I've checked, no NAT rules.
Thanks for all your help, folks! Much appreciated!
If you haven't created any firewall groups, then you won't see any rules
Are you sure your Alias is right? Maybe test with a separate rule that just uses the device's IP directly?
I've not created Groups.
I have tested with specific IP addresses, too. Both by cloning the rule and changing the address and by starting afresh. I am careful to always make the new rule the top one, too.
And applied the changes after moving them, right?
Yes, I should have said that, sorry.
I'm stumped - again, thanks for your help and ideas.
You mentioned you have a multi WAN gateway group. I wonder if there is some routing issue relating to that, eg the camera traffic is only being blocked out of one WAN interface but not the other? I don't have experience with a mutli WAN setup but presumably you want the block to apply to the gateway group? Do you need to select that as the Gateway in the rule?

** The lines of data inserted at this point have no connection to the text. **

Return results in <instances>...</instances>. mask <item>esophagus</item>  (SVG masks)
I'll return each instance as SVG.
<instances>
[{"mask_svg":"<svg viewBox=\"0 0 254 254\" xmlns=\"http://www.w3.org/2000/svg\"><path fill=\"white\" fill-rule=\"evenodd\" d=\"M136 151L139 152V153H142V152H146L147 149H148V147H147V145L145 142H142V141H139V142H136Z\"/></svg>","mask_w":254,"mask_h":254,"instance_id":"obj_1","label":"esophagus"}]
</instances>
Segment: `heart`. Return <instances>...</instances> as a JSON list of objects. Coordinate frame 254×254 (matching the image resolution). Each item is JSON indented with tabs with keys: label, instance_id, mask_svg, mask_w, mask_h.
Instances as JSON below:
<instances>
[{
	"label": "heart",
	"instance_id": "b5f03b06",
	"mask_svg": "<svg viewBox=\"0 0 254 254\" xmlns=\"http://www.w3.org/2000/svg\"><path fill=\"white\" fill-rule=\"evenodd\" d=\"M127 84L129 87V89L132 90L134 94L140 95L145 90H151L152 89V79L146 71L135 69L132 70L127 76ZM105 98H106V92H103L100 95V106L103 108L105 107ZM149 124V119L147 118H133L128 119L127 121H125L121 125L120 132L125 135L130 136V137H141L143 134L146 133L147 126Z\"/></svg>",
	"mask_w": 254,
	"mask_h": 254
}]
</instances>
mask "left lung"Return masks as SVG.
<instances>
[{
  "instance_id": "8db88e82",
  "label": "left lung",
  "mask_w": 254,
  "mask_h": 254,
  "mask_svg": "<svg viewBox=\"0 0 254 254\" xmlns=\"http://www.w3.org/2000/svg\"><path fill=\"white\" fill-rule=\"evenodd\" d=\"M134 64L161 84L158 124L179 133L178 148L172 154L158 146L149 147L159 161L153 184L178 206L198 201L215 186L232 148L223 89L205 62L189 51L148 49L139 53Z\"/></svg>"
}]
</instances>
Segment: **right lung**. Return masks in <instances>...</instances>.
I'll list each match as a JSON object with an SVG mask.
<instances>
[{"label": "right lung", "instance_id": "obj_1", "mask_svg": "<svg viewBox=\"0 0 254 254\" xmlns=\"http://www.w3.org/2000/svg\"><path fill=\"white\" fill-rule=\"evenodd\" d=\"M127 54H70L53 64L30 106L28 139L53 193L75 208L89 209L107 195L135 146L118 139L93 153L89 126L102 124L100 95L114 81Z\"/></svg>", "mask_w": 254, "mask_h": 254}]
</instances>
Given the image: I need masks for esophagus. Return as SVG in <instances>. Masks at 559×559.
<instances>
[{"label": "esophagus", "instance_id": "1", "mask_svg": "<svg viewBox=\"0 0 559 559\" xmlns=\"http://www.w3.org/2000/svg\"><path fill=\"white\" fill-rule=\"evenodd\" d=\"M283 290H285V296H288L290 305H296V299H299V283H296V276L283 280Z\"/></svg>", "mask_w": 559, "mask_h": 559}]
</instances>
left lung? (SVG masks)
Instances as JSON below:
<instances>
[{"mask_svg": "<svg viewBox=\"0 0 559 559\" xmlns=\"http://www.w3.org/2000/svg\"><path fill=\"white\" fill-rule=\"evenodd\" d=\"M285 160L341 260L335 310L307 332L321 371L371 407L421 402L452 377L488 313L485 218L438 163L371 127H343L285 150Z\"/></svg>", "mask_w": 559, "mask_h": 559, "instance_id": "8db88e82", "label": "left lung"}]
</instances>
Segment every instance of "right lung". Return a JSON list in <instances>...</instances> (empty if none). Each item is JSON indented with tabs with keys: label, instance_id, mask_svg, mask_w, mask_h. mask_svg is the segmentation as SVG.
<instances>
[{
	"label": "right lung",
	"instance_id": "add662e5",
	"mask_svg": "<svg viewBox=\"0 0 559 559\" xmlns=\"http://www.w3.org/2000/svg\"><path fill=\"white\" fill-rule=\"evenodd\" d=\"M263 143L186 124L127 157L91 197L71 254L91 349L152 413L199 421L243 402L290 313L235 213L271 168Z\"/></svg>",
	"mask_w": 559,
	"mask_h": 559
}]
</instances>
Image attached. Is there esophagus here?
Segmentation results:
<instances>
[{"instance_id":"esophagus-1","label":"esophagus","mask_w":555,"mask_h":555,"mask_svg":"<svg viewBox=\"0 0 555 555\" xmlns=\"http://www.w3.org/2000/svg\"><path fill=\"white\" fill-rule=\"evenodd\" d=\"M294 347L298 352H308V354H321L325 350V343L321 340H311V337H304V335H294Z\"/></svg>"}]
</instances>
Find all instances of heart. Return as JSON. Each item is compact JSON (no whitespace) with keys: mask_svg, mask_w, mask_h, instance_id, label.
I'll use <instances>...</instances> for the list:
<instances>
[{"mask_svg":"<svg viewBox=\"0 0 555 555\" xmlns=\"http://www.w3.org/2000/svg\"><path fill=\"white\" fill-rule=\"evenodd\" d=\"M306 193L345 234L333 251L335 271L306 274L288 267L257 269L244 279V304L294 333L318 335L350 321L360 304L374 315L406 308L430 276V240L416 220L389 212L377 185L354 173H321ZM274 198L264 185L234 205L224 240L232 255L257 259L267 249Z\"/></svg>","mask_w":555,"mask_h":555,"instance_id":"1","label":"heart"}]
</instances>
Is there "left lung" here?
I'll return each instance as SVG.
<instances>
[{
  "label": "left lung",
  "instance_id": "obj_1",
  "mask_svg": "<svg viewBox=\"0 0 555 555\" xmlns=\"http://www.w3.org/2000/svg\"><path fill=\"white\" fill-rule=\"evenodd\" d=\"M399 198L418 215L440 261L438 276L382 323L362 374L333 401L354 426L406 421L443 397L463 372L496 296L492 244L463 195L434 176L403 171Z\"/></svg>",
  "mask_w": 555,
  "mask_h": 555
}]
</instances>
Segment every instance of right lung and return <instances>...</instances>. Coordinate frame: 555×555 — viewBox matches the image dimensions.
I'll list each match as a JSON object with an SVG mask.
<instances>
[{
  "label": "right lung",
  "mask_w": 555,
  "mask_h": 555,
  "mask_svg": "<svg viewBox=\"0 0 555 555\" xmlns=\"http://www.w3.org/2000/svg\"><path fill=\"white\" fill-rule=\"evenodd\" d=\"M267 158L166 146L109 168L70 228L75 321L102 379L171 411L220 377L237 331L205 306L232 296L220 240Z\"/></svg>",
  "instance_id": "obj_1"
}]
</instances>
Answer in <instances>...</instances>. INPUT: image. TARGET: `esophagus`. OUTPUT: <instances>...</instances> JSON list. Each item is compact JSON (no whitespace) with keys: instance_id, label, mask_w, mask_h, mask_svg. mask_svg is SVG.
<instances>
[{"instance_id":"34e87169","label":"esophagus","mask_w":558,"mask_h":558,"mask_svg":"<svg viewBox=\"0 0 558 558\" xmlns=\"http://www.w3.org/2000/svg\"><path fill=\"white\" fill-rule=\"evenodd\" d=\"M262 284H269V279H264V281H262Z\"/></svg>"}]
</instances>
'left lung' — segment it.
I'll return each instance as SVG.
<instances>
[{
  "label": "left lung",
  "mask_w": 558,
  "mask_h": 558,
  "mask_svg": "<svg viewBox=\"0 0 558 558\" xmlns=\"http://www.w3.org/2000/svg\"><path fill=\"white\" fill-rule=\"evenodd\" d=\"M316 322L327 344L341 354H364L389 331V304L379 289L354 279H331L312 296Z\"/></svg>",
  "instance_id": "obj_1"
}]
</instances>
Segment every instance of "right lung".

I have tried adding 4 separate rules to the WAN circuits, too - each an In/Out pair blocking this range and that also didn't help.
I'm starting to wonder if there is some kind of corruption to the config and whether it may be better to simply start afresh and rebuild from a new installation.
No I am talking about in the LAN rule - Gateway under advanced features
Ah, sorry, I misunderstood.
That is only possible on 'in' direction - trying to configure for 'out' gives the attached error message.
Having said that, setting it on 'in' does seem to be working so thank you for your suggestion! I'm out of time now but will continue testing this evening and report back.
You want the rule to apply "in" - it is traffic coming from a device on the LAN into the LAN interface on OPNsense
Thank you, Greelan. I now realise that I had got myself completely confused about what was 'in' and 'out'. It is working now.
I must thank you and this forum for your assistance - much appreciated!
No problem
The other thing to understand is that, because of outbound NAT on IPv4, traffic going out the WAN interface to the internet won't have as its source IP the internal IP of your cameras, but instead your public IP (otherwise return traffic from the internet could not find its way back). You can see this if you watch the WAN interface in the live firewall logs. That's why your WAN rules didn't work
In any event, usually the best approach to firewall rules is to apply them on the interface where the traffic is first handled by OPNsense (in your cameras' case, the LAN interface). Saves unnecessary processing of traffic that is going to dropped anyway later
Thanks again - all useful comments and thoughts, too.